On 29 December 2019, Regulation (EU) 2019/2088 of the European Parliament and of the Council of 27 November 2019 on sustainability-related disclosures in the financial services sector, entered into force. It is scheduled to be applied from 10 March 2021. It applies, without limitation, to insurance companies that offer insurance-based investment products. The Regulation imposes on financial market players certain disclosure requirements related to sustainable development. Such entities are required, without limitation, to publish on their websites information about their strategies on the integration of sustainability risks in their investment decision-making process.

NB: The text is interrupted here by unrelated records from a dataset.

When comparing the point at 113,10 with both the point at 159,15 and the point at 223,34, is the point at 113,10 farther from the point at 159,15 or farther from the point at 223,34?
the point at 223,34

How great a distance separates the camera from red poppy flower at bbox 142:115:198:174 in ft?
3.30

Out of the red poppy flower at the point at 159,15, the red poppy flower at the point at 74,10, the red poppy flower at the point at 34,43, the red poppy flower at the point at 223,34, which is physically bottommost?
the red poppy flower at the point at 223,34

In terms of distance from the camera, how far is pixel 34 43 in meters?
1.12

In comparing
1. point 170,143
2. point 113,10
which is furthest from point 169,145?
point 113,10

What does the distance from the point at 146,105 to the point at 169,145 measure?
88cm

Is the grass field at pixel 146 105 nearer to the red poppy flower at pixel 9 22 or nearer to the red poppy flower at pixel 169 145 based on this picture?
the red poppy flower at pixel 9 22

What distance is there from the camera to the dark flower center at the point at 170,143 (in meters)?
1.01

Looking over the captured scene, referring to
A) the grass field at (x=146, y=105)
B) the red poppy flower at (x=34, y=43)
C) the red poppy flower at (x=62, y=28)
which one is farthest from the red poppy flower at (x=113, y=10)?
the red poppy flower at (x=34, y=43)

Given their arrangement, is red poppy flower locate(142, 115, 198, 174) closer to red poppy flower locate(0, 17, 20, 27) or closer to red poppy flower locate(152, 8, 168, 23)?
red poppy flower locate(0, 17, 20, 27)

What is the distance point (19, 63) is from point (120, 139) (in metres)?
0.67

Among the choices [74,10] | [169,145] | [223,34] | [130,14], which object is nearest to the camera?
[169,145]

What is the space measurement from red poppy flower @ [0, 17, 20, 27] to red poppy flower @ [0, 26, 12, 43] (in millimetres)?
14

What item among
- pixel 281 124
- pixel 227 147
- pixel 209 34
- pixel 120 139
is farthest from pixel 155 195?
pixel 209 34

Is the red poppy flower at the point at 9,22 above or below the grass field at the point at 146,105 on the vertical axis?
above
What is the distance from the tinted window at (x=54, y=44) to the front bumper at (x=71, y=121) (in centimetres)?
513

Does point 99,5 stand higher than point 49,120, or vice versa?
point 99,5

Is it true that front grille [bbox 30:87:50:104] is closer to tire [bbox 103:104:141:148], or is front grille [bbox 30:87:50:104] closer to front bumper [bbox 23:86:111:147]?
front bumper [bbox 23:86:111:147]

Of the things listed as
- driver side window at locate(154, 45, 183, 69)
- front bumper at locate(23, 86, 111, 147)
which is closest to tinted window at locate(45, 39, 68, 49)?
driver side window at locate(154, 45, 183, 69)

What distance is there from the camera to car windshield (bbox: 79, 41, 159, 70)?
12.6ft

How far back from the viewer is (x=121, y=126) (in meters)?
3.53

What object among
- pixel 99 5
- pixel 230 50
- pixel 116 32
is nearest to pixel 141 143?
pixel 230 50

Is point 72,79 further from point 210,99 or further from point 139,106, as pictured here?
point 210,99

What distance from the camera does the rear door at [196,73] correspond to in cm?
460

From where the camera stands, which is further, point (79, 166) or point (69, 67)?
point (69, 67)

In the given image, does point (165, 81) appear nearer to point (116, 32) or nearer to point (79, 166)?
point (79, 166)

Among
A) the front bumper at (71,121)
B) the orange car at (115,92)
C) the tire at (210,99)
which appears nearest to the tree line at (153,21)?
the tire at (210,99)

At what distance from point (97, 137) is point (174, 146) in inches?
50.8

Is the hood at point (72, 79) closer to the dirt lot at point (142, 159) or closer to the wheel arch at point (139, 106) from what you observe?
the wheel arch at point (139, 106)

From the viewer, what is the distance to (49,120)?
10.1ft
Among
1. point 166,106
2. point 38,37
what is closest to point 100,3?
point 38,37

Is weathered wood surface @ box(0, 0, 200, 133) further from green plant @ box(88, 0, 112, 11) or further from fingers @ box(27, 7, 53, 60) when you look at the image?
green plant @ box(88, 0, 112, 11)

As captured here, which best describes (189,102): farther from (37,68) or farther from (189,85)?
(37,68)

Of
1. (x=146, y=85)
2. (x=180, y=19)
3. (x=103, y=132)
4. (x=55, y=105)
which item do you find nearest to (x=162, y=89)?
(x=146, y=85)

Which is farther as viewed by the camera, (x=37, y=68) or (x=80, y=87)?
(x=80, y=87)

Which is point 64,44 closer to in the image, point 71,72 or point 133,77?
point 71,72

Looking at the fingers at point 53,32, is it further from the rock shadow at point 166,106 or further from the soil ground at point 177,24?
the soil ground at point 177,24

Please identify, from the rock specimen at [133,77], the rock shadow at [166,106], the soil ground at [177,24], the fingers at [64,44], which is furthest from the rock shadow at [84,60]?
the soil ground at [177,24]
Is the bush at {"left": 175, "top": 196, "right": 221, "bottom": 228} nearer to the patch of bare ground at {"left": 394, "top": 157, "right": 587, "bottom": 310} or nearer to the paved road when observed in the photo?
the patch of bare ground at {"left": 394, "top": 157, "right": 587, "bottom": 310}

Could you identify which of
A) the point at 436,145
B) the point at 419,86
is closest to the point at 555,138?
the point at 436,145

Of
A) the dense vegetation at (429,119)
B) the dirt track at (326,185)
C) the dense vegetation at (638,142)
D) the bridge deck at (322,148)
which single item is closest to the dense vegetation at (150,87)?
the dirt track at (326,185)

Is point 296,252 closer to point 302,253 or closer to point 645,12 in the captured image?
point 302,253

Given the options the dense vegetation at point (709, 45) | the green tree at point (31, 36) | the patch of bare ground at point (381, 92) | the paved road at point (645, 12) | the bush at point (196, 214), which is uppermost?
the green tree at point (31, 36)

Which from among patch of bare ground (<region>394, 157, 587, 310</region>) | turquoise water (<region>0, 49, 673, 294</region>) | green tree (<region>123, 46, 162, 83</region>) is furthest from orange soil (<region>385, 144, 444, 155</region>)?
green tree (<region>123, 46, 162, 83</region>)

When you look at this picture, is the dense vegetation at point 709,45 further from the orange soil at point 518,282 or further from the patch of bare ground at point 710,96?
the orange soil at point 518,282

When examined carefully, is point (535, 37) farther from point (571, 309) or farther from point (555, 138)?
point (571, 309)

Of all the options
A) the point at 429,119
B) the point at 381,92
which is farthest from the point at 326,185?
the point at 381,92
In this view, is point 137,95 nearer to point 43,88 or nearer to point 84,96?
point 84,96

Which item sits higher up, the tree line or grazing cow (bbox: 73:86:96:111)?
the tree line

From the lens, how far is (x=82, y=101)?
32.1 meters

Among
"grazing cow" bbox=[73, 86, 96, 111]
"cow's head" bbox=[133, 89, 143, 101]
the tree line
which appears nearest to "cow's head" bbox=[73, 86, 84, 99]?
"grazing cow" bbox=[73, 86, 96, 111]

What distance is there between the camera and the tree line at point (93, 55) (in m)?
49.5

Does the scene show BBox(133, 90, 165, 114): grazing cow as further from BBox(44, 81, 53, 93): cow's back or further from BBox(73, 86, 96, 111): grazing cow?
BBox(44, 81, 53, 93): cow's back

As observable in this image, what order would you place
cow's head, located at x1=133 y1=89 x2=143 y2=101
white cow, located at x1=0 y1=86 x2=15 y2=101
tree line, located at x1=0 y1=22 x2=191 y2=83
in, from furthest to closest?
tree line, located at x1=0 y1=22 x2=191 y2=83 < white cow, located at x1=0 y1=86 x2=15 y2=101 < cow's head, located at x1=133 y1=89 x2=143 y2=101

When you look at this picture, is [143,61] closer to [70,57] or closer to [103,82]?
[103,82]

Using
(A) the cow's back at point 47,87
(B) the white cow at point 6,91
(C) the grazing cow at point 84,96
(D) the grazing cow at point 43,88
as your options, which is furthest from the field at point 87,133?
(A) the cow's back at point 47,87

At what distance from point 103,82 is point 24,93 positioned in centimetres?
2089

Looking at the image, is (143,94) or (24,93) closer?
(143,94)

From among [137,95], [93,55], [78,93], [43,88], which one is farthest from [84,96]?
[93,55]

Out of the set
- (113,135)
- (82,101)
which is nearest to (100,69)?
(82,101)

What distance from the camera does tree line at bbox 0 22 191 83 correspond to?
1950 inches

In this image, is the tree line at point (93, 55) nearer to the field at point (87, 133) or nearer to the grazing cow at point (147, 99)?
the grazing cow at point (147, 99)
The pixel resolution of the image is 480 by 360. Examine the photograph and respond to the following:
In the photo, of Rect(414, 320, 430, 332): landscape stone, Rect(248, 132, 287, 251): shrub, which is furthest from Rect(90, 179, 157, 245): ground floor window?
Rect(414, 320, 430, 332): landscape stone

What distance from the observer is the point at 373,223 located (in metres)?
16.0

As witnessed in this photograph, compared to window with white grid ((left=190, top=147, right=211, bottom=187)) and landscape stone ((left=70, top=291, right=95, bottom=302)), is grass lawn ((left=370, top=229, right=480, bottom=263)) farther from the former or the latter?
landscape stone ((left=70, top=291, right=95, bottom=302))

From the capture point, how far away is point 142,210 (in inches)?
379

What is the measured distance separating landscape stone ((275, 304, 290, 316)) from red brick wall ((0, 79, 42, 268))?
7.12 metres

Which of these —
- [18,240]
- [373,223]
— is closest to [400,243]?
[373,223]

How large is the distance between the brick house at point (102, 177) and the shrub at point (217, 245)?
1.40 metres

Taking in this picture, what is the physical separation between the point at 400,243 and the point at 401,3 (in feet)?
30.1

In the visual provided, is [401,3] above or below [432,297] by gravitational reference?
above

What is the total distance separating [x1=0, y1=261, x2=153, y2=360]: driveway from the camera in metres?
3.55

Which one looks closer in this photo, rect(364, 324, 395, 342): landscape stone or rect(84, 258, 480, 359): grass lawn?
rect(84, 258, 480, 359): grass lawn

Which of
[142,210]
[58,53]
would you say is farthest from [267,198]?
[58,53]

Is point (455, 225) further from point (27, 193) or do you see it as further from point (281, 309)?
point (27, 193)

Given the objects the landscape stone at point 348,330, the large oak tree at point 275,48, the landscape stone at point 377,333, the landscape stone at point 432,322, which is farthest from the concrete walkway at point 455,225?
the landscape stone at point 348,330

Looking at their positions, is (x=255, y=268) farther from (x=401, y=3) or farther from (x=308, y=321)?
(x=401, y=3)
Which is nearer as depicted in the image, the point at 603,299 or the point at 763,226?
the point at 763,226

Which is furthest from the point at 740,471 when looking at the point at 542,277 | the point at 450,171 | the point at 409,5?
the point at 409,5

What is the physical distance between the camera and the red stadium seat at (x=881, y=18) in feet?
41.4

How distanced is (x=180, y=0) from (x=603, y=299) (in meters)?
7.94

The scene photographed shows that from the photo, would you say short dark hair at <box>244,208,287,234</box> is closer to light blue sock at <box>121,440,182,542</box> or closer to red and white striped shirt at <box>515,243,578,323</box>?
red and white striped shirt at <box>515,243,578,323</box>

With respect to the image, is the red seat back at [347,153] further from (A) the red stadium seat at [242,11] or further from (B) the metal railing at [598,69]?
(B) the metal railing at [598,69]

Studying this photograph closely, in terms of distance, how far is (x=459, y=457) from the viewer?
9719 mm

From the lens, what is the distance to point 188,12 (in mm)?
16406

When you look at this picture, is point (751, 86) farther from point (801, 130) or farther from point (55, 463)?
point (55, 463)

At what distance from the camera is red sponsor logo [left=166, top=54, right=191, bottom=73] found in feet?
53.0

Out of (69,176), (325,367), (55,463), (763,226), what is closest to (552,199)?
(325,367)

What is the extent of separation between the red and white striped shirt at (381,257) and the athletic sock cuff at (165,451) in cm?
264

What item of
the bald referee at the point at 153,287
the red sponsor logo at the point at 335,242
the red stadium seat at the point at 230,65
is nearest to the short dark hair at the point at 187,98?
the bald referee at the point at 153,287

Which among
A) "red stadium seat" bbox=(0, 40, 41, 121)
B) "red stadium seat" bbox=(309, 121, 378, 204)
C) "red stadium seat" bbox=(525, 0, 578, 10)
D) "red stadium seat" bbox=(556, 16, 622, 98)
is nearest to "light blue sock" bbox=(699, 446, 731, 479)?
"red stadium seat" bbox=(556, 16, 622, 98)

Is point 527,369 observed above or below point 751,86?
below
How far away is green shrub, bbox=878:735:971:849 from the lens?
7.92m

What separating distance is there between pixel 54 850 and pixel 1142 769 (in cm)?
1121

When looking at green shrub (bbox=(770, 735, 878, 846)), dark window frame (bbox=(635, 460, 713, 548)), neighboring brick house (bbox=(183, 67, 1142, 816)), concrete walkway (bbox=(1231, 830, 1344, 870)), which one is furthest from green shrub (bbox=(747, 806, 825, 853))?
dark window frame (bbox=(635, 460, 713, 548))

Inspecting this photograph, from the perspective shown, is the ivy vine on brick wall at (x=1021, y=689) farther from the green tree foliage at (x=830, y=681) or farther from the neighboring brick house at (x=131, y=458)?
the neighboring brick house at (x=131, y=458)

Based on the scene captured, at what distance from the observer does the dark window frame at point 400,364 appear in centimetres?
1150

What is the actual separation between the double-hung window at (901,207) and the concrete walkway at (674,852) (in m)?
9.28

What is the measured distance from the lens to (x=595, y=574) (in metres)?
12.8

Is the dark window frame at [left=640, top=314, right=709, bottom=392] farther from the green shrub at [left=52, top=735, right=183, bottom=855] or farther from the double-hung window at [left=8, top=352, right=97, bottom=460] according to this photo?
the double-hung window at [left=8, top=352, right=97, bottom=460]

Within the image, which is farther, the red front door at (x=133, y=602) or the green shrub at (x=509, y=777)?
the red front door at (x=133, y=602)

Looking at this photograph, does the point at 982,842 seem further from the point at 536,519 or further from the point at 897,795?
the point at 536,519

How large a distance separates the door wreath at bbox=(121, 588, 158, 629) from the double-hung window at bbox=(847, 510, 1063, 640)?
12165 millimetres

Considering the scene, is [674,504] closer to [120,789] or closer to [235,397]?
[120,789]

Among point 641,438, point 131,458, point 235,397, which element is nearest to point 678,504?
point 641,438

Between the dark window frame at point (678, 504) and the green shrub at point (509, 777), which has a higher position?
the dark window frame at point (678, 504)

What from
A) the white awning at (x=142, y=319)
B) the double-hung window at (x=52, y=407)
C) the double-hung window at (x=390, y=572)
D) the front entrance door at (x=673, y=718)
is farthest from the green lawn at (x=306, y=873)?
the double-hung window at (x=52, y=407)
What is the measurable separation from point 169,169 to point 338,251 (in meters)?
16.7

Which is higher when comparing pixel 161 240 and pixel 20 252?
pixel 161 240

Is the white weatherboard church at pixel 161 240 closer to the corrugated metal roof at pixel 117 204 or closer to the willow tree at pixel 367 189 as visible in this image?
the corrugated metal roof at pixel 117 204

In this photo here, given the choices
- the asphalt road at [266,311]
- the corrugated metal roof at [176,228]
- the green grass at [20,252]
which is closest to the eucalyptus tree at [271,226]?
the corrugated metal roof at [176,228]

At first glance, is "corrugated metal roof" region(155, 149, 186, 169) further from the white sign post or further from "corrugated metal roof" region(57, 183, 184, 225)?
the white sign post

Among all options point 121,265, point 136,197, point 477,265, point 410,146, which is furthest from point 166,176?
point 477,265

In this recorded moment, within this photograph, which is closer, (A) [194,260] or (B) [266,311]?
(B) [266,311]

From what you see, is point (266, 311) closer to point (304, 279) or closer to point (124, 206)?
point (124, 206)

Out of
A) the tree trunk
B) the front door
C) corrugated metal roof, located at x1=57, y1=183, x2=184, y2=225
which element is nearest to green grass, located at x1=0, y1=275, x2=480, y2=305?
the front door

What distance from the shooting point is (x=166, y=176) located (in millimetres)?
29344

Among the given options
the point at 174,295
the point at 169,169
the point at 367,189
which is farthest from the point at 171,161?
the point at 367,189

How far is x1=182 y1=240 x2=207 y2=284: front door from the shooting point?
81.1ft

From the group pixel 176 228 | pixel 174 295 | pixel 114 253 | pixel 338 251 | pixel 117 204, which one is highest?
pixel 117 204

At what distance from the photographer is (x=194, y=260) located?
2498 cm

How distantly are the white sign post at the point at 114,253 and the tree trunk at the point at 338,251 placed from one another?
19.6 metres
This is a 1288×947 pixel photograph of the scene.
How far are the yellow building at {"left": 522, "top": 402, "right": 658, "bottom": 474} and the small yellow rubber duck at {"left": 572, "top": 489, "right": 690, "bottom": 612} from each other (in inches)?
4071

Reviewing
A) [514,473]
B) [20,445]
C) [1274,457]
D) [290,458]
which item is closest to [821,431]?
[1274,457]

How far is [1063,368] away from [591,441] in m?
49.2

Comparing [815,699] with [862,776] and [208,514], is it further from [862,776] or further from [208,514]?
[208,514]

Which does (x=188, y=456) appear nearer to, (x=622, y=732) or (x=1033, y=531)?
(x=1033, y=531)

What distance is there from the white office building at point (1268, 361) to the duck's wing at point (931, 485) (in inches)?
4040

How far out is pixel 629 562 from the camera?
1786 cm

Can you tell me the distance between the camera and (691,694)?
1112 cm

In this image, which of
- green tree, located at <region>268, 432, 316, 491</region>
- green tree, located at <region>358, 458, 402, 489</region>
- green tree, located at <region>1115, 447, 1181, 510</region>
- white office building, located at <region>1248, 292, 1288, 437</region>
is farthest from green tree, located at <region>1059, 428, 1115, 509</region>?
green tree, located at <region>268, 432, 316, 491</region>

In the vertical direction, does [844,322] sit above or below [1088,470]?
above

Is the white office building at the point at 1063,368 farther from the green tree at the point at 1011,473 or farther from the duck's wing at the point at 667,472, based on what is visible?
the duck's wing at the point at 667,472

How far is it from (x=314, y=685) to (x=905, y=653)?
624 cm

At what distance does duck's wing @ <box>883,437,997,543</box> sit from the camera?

On 12 July 2020, Regulation (EU) 2020/852 of the European Parliament and of the Council of 18 June 2020 on the establishment of a framework to facilitate sustainable investment (“taxonomy”), entered into force. It defines the criteria for building “green” financial products. It has also introduced the need to use markings in product information letting the user know whether they are products that include the “EU taxonomy”, i.e. a classification system for the taking of action aimed at reaching sustainable development objectives. Moreover, a company that is required to publish non-financial information will be required to report in its non-financial statement or consolidated non-financial statement how and to what extent its business relates to economic activity that qualifies as environmentally sustainable. The Regulation is expected to be applied, in principle, from 1 January 2022.
Among the Supreme Court rulings handed down in 2020 with regard to the insurance business, the following were the most important:
On 13 March 2020, in case no. III CZP 63/19, the Supreme Court ruled that incurring an obligation by the injured party to pay the rent for a replacement vehicle constitutes a loss within the meaning of Article 361 § 2 of the Civil Code which remains in a causal relationship with the related traffic accident.
On 17 July 2020, in case no. III CZP 75/19, the Supreme Court ruled that the benefit disbursed by the insurer in the event of an early termination of a unit-linked life insurance contract is not the main benefit within the meaning of Article 385 1 § 1 sentence 2 of the Civil Code.
On 22 July 2020, in case no. III CZP 31/19, the Supreme Court recognized in its resolution that an injured party who has suffered a bodily injury or health disorder may claim, pursuant to Article 444 § 1 of the Civil Code, indemnification for the costs of care provided to him or her gratuitously by relatives.
On 11 September 2020, in case no. III CZP 90/19, the Supreme Court announced in its resolution that indemnification under third party liability insurance of a motor vehicle owner, payable to the lessee in connection with expenses incurred for the repair of a damaged leased vehicle, must include the amount of value-added tax to the extent the lessee may not reduce the amount of tax payable by him or her by the amount of tax paid.